--- STORED DATA ---
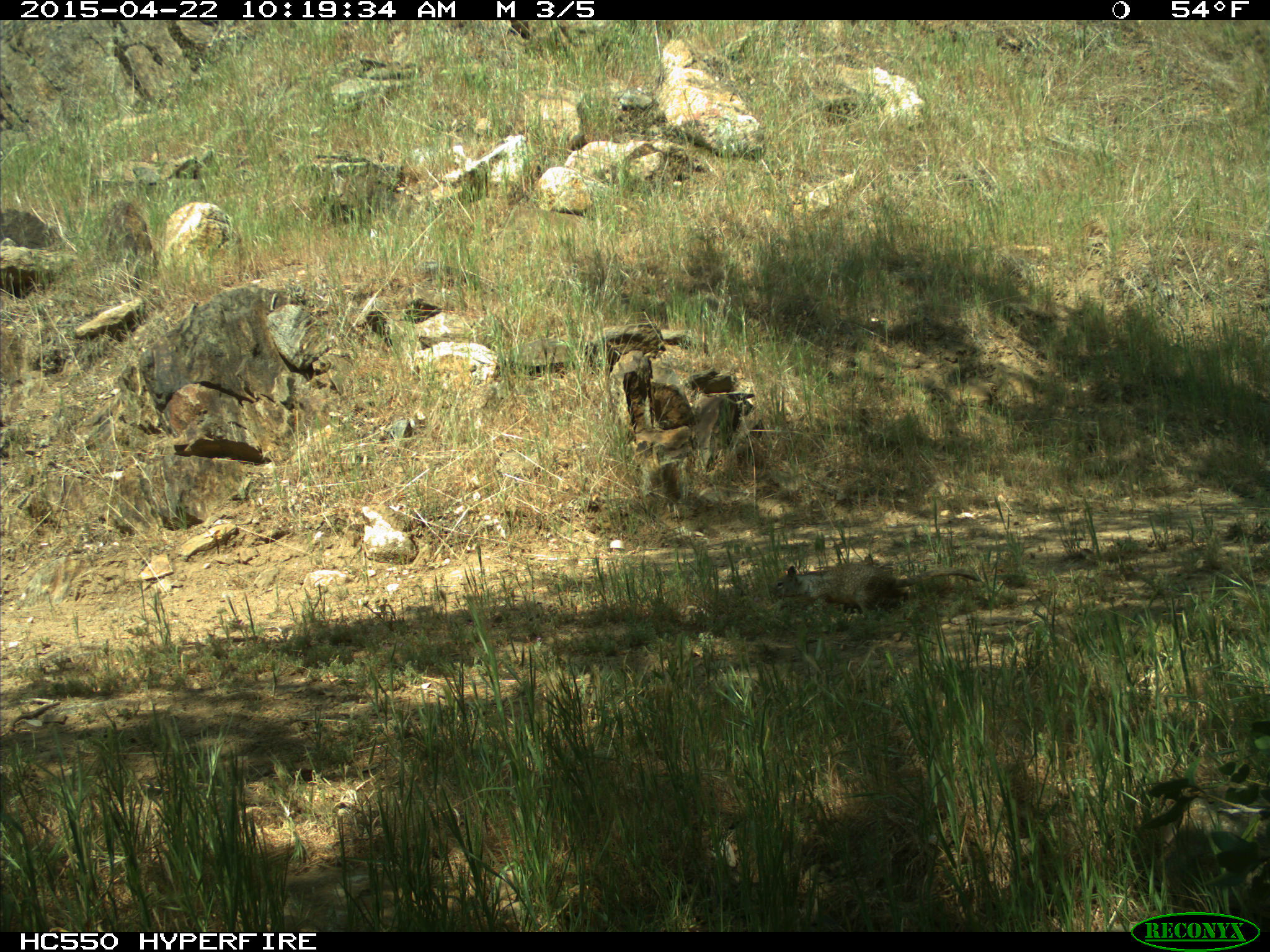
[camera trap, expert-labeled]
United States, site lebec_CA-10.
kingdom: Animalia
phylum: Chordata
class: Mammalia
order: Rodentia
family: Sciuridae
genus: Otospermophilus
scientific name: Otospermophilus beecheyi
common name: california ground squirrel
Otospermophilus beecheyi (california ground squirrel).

==

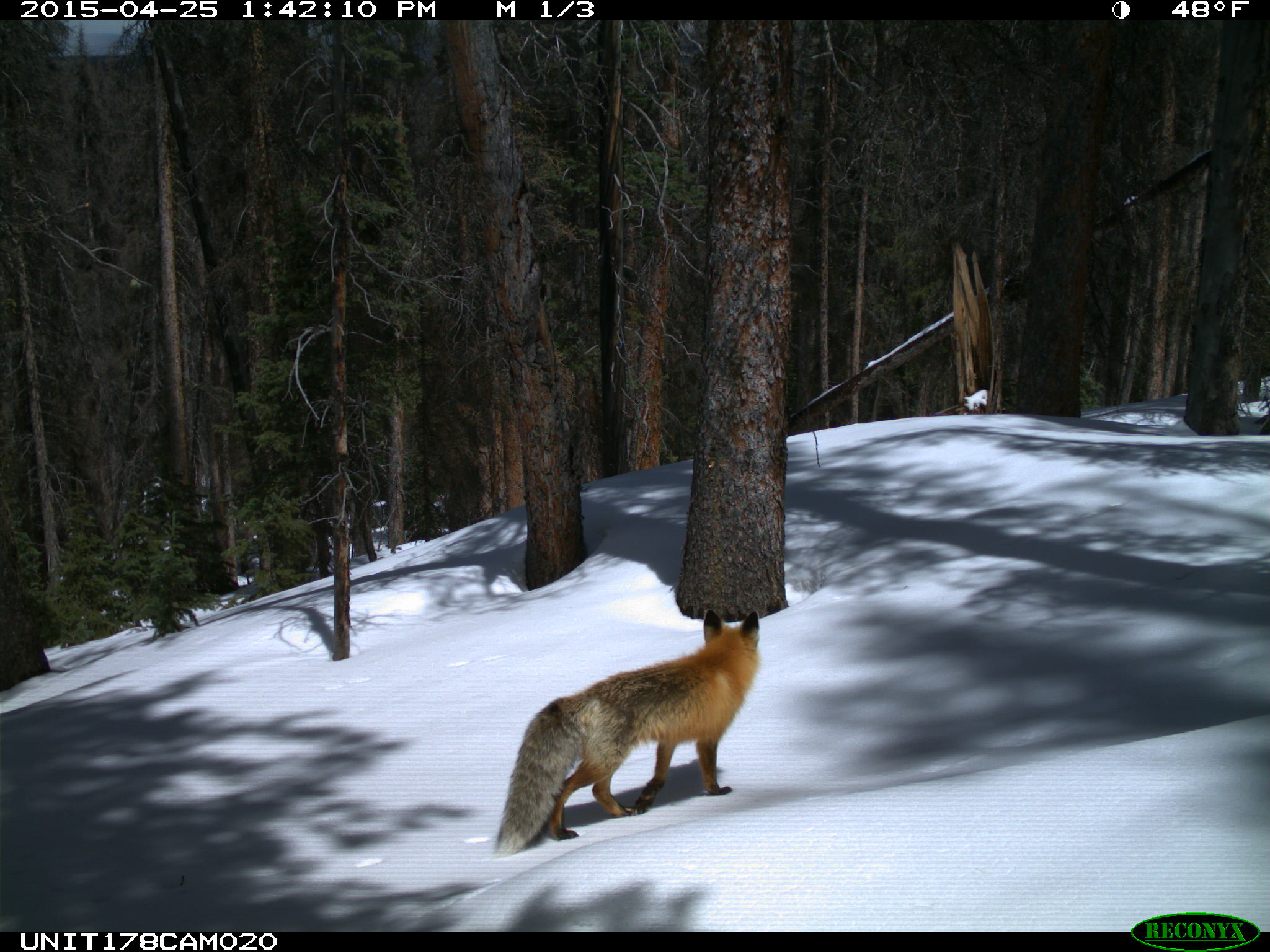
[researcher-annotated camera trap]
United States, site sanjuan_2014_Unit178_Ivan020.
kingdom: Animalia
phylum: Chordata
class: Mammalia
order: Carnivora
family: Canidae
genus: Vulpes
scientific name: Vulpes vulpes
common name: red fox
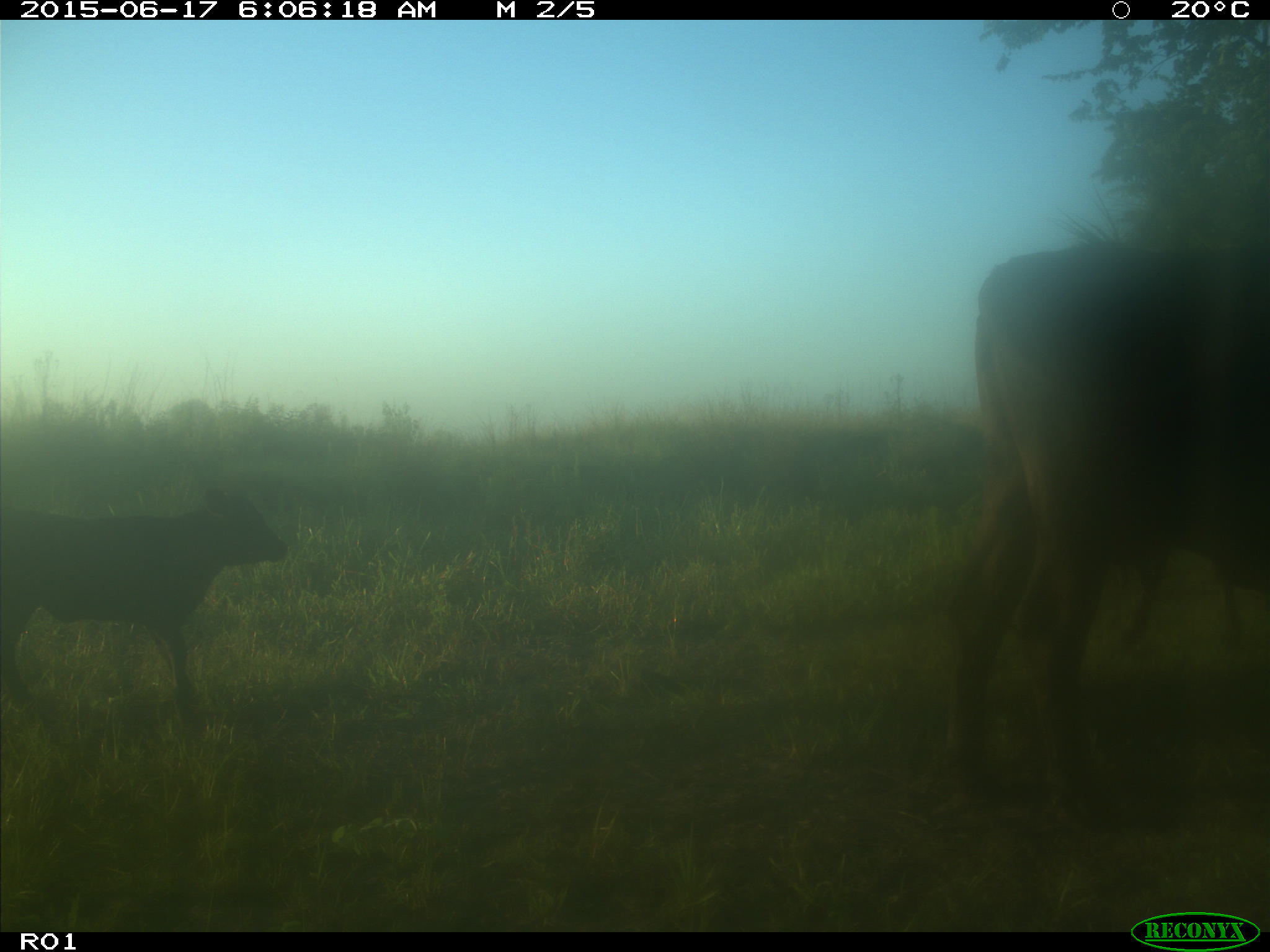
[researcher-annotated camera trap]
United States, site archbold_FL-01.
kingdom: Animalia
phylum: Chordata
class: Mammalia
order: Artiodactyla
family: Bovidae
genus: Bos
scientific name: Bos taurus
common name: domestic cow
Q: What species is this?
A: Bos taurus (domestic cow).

---

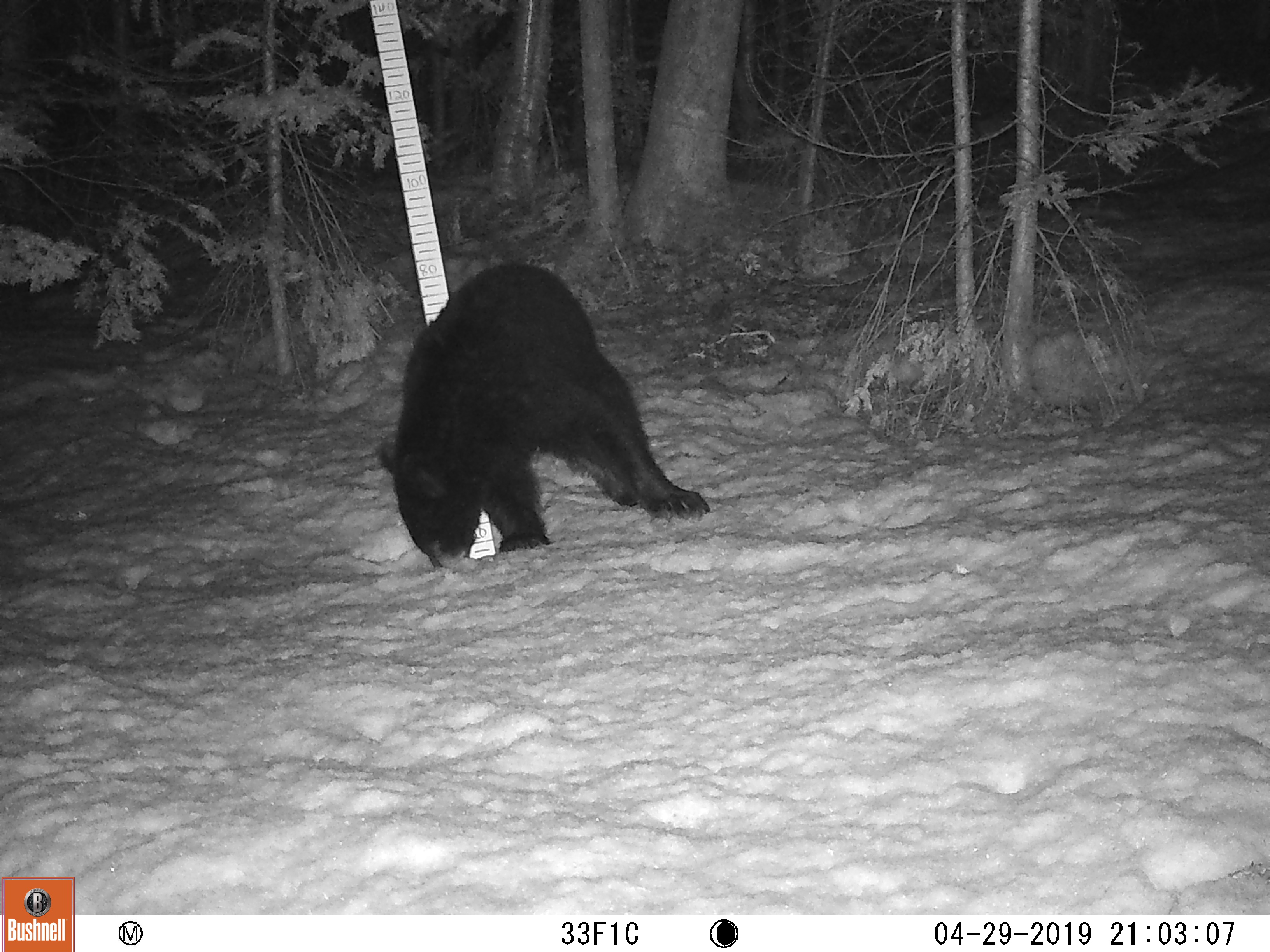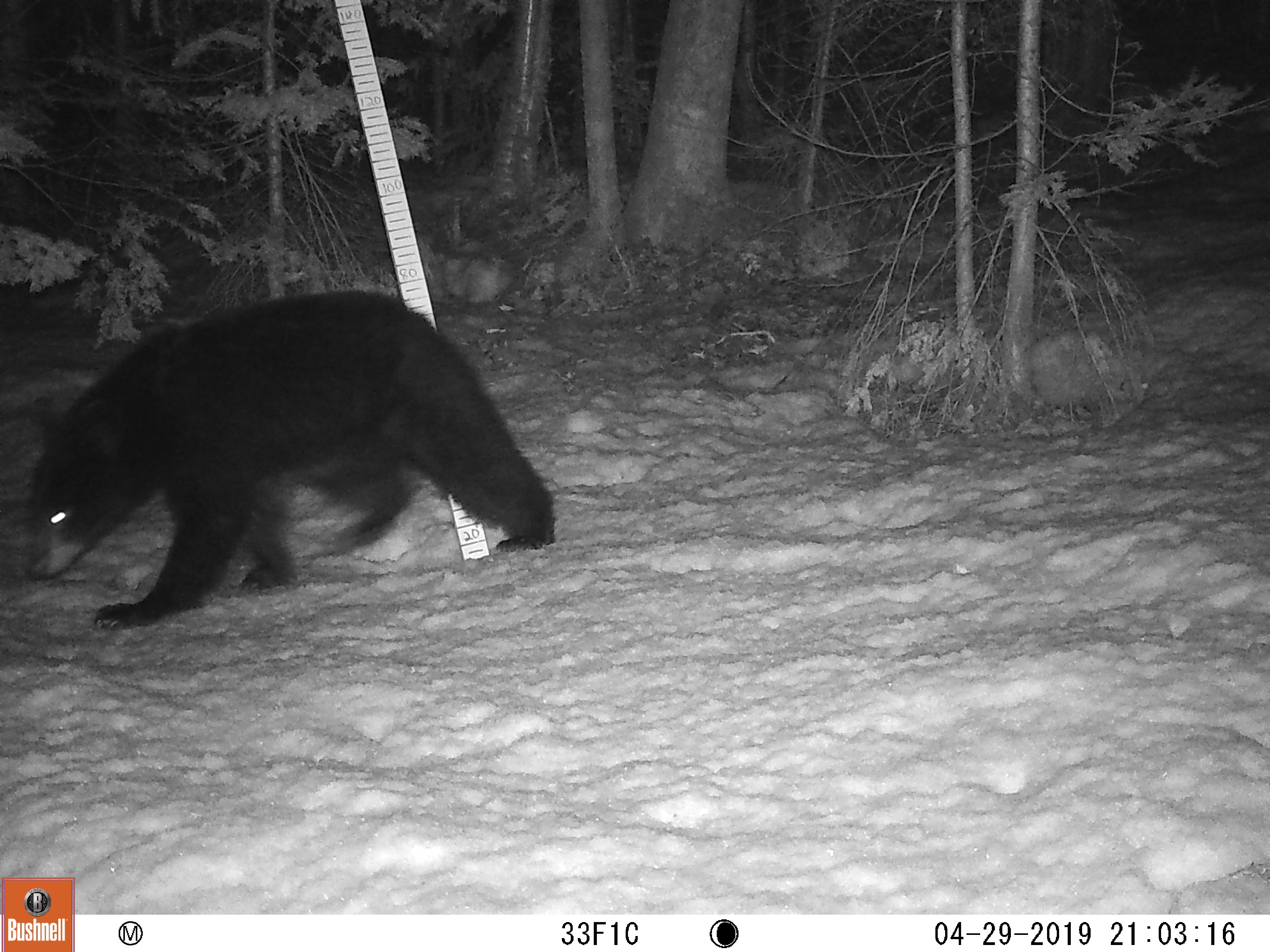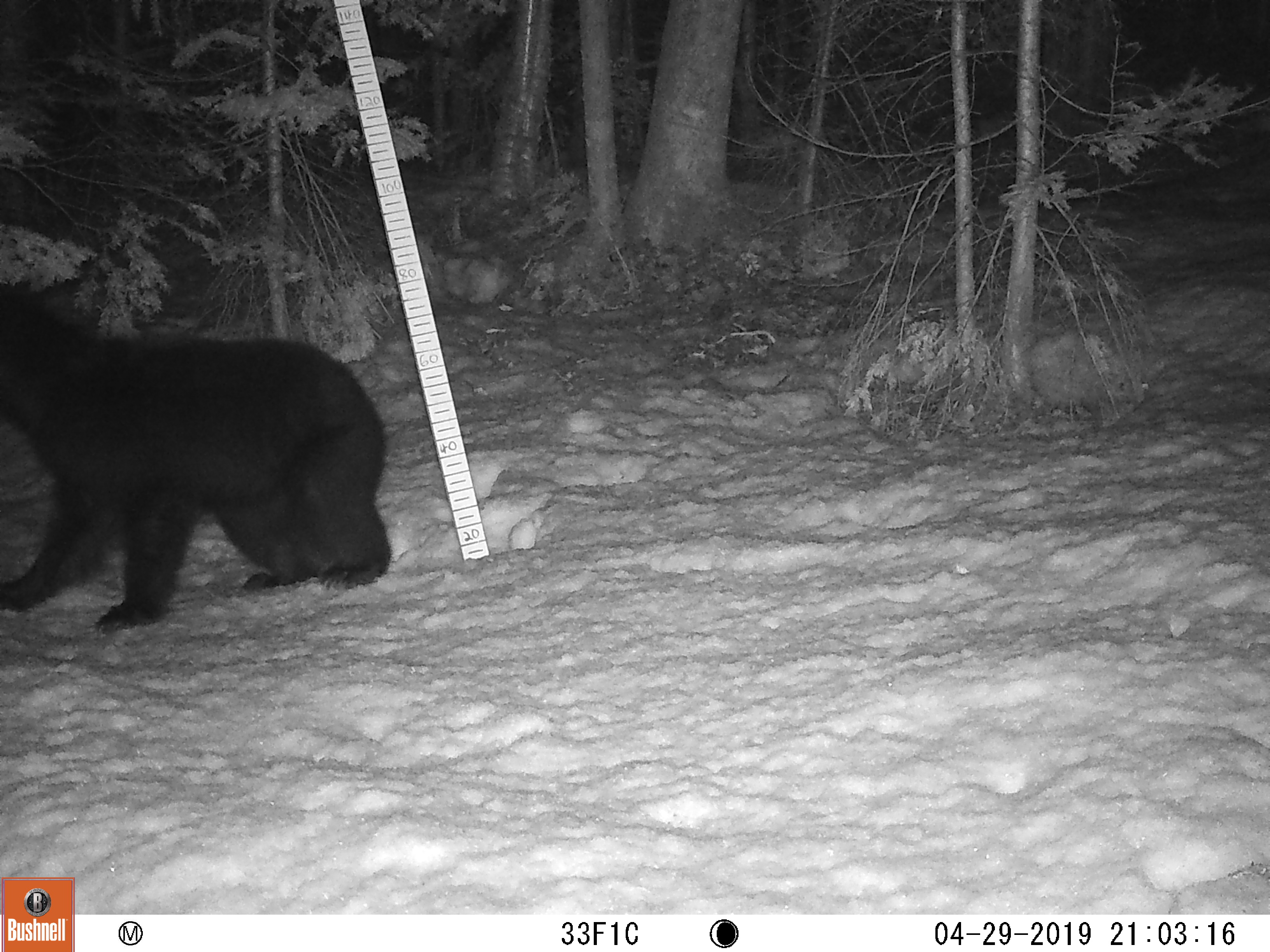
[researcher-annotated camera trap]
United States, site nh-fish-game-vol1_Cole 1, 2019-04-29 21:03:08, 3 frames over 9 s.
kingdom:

--- WORK REQUEST ---
Copy exactly the lines of the entries above from the one containing "genus: Vulpes" through the one containing "A: Bos taurus (domestic cow).". Both end lines count; pictures do not.

--- OUTPUT BELOW ---
genus: Vulpes
scientific name: Vulpes vulpes
common name: red fox
[researcher-annotated camera trap]
United States, site archbold_FL-01.
kingdom: Animalia
phylum: Chordata
class: Mammalia
order: Artiodactyla
family: Bovidae
genus: Bos
scientific name: Bos taurus
common name: domestic cow
Q: What species is this?
A: Bos taurus (domestic cow).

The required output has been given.